[Aim of the exercise]
Reproduce every record below verbatim, omitting the pictures.

[Dataset excerpts]
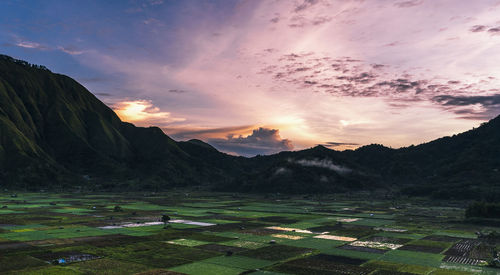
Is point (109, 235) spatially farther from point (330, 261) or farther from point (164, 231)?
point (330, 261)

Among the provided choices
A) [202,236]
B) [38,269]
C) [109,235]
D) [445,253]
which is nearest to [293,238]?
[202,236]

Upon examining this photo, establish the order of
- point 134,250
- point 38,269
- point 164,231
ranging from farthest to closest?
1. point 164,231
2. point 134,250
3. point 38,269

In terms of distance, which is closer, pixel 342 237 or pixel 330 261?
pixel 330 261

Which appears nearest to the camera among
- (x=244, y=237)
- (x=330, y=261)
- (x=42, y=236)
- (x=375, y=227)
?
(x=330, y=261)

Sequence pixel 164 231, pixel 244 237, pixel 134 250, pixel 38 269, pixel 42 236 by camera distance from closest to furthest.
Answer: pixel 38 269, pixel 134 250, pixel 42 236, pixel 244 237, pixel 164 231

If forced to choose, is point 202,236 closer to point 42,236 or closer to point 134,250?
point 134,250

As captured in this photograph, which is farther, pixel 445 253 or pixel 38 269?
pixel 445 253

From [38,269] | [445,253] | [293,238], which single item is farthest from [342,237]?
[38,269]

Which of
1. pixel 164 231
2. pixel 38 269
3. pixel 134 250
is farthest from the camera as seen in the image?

[Reply]
Is point (109, 235) spatially farther from point (330, 261) or farther from point (164, 231)?
point (330, 261)

Among the provided choices
A) [202,236]
B) [38,269]
C) [109,235]
D) [445,253]
which is nearest to [293,238]?
[202,236]

Upon examining this photo, establish the order of
- point 134,250
- point 38,269
- point 164,231
ranging from farthest to closest?
1. point 164,231
2. point 134,250
3. point 38,269

In terms of distance, which is closer, pixel 342 237 or pixel 330 261?
pixel 330 261

Which appears nearest to the camera among
- (x=244, y=237)
- (x=330, y=261)
- (x=42, y=236)
- (x=375, y=227)
?
(x=330, y=261)

Sequence pixel 164 231, pixel 244 237, pixel 134 250, pixel 38 269, pixel 42 236 by camera distance from closest to furthest.
Answer: pixel 38 269, pixel 134 250, pixel 42 236, pixel 244 237, pixel 164 231

If forced to choose, is point 202,236 closer to point 42,236 or closer to point 134,250?
point 134,250

As captured in this photograph, which is farther, pixel 445 253 or pixel 38 269?
pixel 445 253

From [38,269] | [445,253] | [293,238], which single item is farthest from [342,237]?
[38,269]

Which of
1. pixel 164 231
2. pixel 38 269
3. pixel 134 250
is farthest from the camera as seen in the image?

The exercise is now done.